— Excerpted passage —
==*==

On 11/30/2016 10:16 PM, Keller, Jacob wrote:
If you fine slice and everything is then a partial, isn't that *more* sensitive 
to lack of synchronization between the shutter and rotation axis than the 
wide-frame method where there's a larger proportion of fulls that don't 
approach the frame edges (in rotation space) ?  Especially if you're 3D profile 
fitting ?

That is how the argument seems to go in Pflugrath 1999, but I would think that 
shutter jitter is a random error, so it would seem better to have several of 
these random errors for a given spot than just one. Perhaps measuring with high 
multiplicity would have the same averaging effect.

Is fine slicing more or less beneficial at high resolutions relative to lower 
ones ?

In terms of I/sigI, it seems to be the same proportional improvement across all 
resolutions. See Fig 4 of the Pflugrath 1999 paper.

==*==

— Entries provided —
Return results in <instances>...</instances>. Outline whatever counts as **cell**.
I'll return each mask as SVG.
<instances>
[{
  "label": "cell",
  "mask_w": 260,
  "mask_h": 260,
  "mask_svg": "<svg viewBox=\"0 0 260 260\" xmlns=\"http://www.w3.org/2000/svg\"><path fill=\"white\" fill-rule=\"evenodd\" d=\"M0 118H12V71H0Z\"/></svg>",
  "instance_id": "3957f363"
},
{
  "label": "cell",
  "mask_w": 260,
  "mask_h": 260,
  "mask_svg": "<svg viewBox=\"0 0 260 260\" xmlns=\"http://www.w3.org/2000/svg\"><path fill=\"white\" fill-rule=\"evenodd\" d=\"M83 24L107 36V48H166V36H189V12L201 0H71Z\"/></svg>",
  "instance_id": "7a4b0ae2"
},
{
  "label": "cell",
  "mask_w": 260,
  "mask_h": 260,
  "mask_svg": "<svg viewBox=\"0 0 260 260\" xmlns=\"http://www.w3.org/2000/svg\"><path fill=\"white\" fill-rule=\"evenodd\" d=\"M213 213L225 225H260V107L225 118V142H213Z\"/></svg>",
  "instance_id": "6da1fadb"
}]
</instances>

==*==

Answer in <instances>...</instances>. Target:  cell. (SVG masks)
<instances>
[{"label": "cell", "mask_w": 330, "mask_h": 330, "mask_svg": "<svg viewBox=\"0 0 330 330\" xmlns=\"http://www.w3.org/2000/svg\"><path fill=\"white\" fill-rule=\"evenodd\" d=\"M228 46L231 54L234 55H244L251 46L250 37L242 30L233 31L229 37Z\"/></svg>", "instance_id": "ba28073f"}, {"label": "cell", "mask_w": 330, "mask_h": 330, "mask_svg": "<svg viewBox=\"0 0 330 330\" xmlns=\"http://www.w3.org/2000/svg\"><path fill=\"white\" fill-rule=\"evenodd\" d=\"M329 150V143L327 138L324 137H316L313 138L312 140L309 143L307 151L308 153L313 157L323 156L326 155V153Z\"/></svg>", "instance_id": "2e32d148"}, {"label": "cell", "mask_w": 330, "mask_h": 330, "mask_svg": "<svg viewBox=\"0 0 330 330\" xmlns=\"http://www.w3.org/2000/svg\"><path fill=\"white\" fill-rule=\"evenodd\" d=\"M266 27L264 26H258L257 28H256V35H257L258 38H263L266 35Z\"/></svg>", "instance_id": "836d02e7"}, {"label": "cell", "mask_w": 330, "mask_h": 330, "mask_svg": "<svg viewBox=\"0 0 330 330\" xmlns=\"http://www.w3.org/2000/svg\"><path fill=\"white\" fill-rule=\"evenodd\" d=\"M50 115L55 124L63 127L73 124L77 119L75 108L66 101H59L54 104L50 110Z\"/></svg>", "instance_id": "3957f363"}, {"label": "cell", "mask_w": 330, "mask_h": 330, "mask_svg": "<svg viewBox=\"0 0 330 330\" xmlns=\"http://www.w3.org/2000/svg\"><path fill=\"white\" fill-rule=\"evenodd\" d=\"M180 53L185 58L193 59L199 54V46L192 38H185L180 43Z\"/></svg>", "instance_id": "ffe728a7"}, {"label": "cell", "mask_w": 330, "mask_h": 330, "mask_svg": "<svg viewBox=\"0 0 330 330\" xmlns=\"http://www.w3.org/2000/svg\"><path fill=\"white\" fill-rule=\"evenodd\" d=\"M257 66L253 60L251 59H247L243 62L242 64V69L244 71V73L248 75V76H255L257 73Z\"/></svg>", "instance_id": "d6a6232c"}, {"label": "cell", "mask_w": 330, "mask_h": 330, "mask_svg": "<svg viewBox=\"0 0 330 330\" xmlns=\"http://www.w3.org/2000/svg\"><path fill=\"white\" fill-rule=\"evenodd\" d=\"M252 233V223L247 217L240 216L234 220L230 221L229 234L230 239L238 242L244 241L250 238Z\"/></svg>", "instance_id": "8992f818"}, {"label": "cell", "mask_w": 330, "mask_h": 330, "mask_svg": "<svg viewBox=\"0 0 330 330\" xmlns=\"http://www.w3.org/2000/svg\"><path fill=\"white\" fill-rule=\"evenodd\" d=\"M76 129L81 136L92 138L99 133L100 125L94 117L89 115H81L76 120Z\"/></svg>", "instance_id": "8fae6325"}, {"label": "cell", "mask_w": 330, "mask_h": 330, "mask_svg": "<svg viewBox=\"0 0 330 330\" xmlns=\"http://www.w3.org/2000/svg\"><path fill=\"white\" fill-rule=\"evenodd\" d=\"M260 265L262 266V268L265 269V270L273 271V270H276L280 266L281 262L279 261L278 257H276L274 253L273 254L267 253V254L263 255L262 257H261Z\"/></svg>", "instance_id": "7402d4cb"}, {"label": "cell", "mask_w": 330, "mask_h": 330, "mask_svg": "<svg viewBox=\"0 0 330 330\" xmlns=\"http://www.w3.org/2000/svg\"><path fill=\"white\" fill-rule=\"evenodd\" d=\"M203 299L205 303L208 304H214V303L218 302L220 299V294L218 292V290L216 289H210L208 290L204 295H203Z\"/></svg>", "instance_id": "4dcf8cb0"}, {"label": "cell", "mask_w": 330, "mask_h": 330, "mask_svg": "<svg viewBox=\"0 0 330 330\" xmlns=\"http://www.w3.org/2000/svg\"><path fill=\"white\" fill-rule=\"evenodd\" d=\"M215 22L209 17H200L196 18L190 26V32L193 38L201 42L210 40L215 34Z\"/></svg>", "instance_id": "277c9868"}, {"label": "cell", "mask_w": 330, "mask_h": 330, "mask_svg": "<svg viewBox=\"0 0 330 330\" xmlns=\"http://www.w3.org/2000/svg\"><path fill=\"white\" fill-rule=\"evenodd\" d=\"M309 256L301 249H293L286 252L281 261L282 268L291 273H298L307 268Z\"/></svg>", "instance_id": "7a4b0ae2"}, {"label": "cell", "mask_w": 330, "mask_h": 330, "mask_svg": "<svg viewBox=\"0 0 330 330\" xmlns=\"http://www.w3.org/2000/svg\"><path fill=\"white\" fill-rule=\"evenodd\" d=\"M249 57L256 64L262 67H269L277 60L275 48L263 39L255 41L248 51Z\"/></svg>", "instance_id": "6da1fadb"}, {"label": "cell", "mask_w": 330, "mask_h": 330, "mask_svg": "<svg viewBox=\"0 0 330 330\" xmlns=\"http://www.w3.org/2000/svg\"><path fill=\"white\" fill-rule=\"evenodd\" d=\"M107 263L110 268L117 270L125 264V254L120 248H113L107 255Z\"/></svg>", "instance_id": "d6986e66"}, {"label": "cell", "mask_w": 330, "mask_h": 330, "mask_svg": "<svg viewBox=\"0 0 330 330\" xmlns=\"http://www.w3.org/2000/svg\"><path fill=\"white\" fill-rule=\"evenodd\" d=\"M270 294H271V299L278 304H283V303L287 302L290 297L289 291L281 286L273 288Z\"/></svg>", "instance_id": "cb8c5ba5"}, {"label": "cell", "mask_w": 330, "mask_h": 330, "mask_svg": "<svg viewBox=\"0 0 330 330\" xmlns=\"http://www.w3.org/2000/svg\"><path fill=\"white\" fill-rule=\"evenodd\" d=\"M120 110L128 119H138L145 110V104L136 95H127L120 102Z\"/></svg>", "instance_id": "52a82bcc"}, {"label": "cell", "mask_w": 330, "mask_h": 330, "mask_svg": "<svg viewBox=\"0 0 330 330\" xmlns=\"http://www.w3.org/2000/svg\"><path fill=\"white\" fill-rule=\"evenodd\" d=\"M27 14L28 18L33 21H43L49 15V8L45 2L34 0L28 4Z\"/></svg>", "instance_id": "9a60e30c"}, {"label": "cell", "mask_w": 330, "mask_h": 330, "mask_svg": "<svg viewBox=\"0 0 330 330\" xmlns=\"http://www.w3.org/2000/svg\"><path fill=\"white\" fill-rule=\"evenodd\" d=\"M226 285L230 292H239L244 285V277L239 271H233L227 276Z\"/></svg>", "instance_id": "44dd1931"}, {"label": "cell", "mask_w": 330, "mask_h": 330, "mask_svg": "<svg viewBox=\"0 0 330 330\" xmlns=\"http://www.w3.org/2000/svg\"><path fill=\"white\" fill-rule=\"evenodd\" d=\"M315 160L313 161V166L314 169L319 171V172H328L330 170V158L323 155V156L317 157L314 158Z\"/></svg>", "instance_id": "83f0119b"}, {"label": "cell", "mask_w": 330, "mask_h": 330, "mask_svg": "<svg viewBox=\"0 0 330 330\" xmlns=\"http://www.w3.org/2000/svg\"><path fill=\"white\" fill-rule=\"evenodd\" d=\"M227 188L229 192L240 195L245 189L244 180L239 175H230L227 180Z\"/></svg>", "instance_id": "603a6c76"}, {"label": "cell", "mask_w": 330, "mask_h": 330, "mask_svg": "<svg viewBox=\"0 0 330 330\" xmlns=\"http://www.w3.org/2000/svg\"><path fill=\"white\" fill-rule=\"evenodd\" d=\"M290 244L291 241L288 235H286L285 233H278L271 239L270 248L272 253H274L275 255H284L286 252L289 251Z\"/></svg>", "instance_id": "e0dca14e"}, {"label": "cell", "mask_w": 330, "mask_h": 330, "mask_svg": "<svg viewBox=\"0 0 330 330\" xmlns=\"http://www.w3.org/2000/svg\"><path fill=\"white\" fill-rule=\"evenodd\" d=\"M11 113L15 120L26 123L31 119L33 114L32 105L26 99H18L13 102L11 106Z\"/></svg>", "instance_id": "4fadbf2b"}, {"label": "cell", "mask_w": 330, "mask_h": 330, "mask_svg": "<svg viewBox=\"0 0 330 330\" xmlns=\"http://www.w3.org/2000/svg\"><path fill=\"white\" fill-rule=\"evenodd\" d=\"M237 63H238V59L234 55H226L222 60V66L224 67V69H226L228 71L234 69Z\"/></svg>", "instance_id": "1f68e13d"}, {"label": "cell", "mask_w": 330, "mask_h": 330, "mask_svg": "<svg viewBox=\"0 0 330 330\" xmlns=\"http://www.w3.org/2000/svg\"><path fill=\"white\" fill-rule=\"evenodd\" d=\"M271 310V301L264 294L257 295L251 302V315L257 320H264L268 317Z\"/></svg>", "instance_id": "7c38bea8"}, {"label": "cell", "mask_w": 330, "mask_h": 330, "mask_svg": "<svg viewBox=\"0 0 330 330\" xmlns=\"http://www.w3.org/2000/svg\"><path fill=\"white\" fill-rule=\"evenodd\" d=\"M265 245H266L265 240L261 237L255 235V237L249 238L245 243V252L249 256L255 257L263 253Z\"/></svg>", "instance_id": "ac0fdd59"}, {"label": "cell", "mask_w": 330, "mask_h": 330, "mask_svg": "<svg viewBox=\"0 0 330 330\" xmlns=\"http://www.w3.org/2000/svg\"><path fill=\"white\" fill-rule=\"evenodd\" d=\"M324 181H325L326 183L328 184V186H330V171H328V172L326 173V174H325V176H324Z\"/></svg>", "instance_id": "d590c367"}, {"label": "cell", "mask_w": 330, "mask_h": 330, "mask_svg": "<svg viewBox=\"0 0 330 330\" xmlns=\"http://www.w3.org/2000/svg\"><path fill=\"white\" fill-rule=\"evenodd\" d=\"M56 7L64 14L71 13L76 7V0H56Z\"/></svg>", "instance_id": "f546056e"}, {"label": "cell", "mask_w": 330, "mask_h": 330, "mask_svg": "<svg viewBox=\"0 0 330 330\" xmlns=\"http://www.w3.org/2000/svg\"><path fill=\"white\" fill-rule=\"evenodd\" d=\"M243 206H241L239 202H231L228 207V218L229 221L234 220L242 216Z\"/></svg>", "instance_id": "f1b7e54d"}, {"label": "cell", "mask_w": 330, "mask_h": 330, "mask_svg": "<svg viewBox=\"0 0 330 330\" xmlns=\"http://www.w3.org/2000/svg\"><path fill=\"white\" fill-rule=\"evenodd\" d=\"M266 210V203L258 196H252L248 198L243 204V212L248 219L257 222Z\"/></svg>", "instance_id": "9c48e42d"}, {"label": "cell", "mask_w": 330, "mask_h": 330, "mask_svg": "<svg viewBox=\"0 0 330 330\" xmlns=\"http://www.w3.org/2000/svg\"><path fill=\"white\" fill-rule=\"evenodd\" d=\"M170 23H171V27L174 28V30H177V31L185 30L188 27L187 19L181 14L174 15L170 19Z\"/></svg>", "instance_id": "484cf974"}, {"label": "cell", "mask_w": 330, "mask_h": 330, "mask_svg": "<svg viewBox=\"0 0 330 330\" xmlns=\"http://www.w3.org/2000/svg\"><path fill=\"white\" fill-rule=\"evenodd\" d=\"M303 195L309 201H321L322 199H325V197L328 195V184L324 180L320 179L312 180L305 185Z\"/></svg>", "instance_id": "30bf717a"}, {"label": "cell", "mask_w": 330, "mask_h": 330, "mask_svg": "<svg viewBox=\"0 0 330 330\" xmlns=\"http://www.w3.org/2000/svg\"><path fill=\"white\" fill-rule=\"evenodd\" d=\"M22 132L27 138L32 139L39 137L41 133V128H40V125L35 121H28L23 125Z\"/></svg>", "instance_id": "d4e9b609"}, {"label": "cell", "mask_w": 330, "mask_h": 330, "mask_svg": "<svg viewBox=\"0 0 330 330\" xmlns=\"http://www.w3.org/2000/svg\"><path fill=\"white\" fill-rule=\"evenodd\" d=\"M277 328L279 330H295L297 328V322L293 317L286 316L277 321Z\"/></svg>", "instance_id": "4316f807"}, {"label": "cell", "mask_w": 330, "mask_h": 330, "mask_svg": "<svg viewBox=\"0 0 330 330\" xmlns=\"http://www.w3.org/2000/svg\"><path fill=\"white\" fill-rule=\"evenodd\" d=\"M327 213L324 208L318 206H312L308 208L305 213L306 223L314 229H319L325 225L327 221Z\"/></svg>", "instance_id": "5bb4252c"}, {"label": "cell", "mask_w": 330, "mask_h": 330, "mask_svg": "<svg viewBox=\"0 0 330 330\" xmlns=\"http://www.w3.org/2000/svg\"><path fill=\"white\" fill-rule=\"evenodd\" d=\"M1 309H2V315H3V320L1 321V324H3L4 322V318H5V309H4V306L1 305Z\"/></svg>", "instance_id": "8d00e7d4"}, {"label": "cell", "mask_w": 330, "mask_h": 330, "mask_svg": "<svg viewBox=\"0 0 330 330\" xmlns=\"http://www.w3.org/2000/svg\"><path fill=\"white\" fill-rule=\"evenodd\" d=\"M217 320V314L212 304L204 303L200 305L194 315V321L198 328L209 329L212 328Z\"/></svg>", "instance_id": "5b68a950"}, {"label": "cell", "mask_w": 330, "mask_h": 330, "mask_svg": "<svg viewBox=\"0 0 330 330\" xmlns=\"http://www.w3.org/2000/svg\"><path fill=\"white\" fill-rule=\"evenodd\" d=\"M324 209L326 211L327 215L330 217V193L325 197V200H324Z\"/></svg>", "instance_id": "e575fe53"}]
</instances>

==*==

— Exercises —
a - Rewrite the paragraph in the exchange on fine slicing that begins "That is how the argument seems to go" more briefly, keeping its main points.
b - Continue the exchange on fine slicing from the point where it stops.
The entries come from a separate source.

— Results —
a - The argument seems to follow Pflugrath 1999. However, shutter jitter is a random error, so several such errors per spot should be better than one. High multiplicity might produce the same averaging effect.

b -
JPK

I think the problem there is that, if the shutter jitter is random with a 
constant sigma, it becomes a larger percent of the total exposure for that 
frame. It would be like taking a 1ml pipetor with an error of 2% of full scale, 
i.e. 20 ul. Because you want to average this out, you set it to 200 ul and 
pipet 5 times. The sigma of that measurement would be sqrt(5) * 20 ul, I think, 
so worse than doing it all in one shot. On the other hand if you take a 200 ul 
pipet with sigma 2% of full scale or 4 ul, and take 5 times, the error is 
sqrt(5) * 4 ul which is less than 20 ul.
Of course this would not apply to reflections that are fully recorded on one 
frame since they are not reflecting while the shutter is open/closing. Then it 
would be only variation in background.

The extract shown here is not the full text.